Client case study: Mr Meekin, Derbyshire
Mark Meekin (54), is a married father-of-two from Derby. A few years ago he set up pensions for his sons Daniel (15) and Matthew (17).
I believe it will get harder to save for a pension in the future. Everything is getting more expensive – for instance property prices – so as adults they’ll have less disposable cash to put away. I believe it’s more important than ever to start early where pensions are concerned. It also means I can continue to contribute over the long-term. That’s important to me as a parent – it’s about trying to look after my sons.
We chose a Junior SIPP for a couple of reasons. The first is simple maths. The earlier you start, the more impact it has on the pension pot – it has longer to grow, especially when you take into account the impact of compound interest. As you can’t access the interest or income in a pension, it simply adds to the value of the fund, so for my sons that’s currently over 40 years of growth on top of growth. There’s also the tax relief.

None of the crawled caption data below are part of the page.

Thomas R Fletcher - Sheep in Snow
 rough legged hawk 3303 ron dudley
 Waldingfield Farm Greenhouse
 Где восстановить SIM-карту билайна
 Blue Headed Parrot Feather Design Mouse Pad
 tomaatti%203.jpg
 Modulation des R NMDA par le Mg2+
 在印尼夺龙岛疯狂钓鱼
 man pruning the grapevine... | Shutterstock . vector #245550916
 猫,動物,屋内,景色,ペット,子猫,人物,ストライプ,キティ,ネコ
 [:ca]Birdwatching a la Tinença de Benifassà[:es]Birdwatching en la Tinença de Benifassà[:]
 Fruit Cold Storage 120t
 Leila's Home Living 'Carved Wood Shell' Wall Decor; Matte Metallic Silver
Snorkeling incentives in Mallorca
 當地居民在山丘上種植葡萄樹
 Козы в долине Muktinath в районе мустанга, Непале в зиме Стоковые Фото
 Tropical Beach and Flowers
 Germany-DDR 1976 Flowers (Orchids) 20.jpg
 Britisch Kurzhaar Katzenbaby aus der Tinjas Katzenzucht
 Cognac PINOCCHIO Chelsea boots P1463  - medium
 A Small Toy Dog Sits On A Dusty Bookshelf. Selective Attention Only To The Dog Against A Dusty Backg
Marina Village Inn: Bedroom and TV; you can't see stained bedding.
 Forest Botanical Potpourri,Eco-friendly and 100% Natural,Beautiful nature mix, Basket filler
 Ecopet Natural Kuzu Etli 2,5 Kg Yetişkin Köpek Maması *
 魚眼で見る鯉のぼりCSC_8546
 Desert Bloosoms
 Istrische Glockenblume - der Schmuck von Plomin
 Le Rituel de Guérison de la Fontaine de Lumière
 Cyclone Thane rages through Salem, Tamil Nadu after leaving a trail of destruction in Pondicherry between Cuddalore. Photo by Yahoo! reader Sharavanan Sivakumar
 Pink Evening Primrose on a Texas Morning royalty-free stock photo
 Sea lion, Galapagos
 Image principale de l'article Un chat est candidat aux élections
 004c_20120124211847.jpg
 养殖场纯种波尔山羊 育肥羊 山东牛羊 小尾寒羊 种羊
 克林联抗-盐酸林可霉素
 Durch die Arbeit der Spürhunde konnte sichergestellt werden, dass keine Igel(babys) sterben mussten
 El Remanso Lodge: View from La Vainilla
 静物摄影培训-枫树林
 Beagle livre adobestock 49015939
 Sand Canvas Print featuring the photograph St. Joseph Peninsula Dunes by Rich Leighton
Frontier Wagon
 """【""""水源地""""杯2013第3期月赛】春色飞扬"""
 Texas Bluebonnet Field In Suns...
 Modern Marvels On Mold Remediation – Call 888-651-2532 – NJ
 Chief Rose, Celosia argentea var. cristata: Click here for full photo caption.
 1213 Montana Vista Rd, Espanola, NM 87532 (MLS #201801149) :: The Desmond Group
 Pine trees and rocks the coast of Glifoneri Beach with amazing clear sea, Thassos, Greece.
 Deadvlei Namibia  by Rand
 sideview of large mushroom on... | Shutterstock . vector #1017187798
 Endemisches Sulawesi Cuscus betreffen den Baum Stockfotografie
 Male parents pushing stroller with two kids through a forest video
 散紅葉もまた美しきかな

I also want to demonstrate to them the importance of having a pension. As teenagers, it’s probably not at the forefront of their minds. For me as a parent it’s a good thing to be able to teach them about it. And as they can’t get at the funds, it avoids temptation.
The material on the HL website is really useful for helping me decide where to invest. I’m taking a long-term view – after all, their pensions have 40 years to grow.